# Platy fish



## spammyann (Mar 12, 2009)

My platy is acting very strange. It's hiding and resting on the bottom of the tank alot. It's a small fish maybe 1.25 inch? I also noticed it seems to have little white specks on it. Kind of alot of the specks..but not something you notice right away unless your down there really looking at him. IDK..maybe it's normal these specks i havent really inspected the other 3 platty.

Anyway...not much info to go on..but ...what do you think?


----------



## Twistersmom (Dec 9, 2008)

Can you give me your readings for ammonia, nitrites, nitrates, and ph?
What size is the tank?
Do you see the platy flashing? Do the spots look like a grain of salt? If so, it might be ick.


----------



## spammyann (Mar 12, 2009)

hmm yeah it kinda looks like grains of salt...what is flashing? like when he moves it looks like shiney or something? is so...yes.

OMG...what is the ick? Isnt that something spongebob had?!?!

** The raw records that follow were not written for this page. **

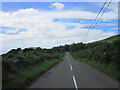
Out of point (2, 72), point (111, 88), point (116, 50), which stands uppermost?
point (116, 50)

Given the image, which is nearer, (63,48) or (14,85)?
(14,85)

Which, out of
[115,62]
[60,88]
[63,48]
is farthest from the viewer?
[63,48]

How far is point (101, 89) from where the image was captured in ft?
26.9

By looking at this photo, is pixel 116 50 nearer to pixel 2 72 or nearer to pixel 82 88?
pixel 82 88

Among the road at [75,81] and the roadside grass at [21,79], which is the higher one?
the roadside grass at [21,79]

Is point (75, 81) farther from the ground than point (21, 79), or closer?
closer

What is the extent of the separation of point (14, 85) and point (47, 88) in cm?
176

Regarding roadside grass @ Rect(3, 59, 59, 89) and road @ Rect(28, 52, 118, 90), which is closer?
roadside grass @ Rect(3, 59, 59, 89)

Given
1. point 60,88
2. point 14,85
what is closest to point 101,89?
point 60,88

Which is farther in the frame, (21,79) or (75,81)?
(75,81)

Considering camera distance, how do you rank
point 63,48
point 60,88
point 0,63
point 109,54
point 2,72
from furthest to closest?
point 63,48, point 109,54, point 0,63, point 2,72, point 60,88

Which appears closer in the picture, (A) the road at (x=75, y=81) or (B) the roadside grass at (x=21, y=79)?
(B) the roadside grass at (x=21, y=79)

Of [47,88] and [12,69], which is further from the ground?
[12,69]

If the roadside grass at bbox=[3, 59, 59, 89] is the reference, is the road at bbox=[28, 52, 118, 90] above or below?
below
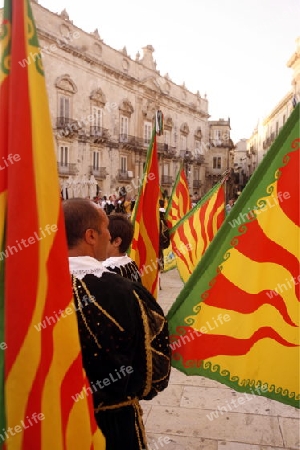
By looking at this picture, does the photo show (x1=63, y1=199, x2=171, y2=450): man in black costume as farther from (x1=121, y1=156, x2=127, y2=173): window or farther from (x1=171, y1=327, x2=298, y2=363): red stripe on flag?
(x1=121, y1=156, x2=127, y2=173): window

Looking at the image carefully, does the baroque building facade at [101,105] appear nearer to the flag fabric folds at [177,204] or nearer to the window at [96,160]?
the window at [96,160]

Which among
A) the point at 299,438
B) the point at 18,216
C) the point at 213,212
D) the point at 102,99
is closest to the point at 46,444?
the point at 18,216

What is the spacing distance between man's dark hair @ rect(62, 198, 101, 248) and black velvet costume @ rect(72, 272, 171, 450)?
6.6 inches

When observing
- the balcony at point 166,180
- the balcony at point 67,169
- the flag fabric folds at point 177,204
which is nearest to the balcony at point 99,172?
the balcony at point 67,169

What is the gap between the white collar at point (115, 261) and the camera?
3.18 m

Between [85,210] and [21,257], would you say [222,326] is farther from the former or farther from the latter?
[21,257]

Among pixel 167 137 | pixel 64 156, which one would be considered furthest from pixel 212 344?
pixel 167 137

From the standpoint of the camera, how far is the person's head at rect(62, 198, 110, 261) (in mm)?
1758

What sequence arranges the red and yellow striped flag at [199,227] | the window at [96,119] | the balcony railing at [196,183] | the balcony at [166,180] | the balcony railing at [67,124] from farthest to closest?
the balcony railing at [196,183] → the balcony at [166,180] → the window at [96,119] → the balcony railing at [67,124] → the red and yellow striped flag at [199,227]

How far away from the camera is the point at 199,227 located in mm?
6199

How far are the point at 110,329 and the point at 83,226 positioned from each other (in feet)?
1.37

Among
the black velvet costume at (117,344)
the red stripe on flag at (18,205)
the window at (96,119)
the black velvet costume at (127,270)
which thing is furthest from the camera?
the window at (96,119)

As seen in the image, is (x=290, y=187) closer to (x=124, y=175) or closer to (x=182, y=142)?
(x=124, y=175)

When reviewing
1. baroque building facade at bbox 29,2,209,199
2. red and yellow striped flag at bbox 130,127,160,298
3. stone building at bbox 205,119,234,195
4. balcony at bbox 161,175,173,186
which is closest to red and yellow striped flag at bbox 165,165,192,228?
red and yellow striped flag at bbox 130,127,160,298
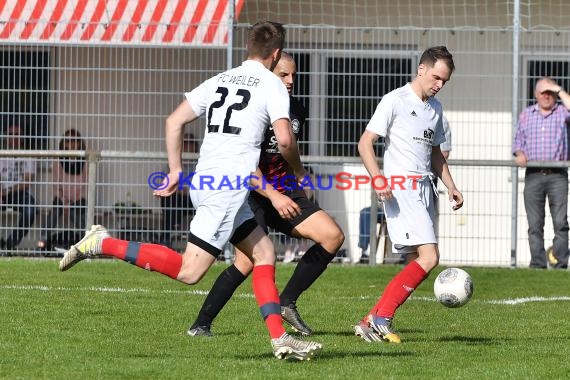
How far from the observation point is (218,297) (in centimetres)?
845

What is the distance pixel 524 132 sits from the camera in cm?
1498

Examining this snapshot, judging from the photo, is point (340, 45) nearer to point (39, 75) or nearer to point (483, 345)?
point (39, 75)

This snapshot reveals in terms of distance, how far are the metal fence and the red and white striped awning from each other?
0.02 metres

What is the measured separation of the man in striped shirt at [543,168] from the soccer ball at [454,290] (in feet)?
20.4

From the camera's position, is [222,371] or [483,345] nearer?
[222,371]

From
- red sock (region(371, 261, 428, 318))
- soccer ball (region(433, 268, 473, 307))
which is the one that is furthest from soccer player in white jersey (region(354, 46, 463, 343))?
soccer ball (region(433, 268, 473, 307))

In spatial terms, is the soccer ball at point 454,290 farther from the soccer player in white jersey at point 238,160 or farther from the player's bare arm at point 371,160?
the soccer player in white jersey at point 238,160

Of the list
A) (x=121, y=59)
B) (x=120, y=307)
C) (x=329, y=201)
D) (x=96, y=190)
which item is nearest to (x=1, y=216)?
(x=96, y=190)

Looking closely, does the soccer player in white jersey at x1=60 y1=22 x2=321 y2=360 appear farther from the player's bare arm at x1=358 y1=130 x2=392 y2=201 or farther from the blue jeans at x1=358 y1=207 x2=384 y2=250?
the blue jeans at x1=358 y1=207 x2=384 y2=250

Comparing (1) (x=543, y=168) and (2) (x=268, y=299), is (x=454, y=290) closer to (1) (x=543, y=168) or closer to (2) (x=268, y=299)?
(2) (x=268, y=299)

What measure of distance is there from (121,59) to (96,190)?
1518 millimetres

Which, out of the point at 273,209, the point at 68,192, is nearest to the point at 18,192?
the point at 68,192

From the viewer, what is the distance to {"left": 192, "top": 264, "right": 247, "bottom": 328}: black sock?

I have a Zebra fish MIA... just took the orniments our to look for it and its no where !

ill get back to u on my levels later ... its 50 gallon

4 platy
6 tiger barb
1 pleco
1 albino catfish
4 zebra (not including the 1 mia)
1 rainbowshark

i think thats all..they are all realitivley small


----------



## Twistersmom (Dec 9, 2008)

Do test the water. Any ammonia or nitrites in the tank, can make ick hard to cure.
Here is a thread on ick. http://www.fishforum.com/tropical-fish-diseases/information-about-ich-also-known-white-1255/

Flashing is when the fish appears to be scratching itself on the gravel and decor.


----------



## spammyann (Mar 12, 2009)

Well everytihing except nitrates is perfect. i use a liquid set...and it looks between 10 and 20 if i hold it up it looks 10...if i lay is down with a white back ground it looks 20. is that still within limits?


----------



## spammyann (Mar 12, 2009)

Oh and I got new fish... 8/24 so 2 weeks ago...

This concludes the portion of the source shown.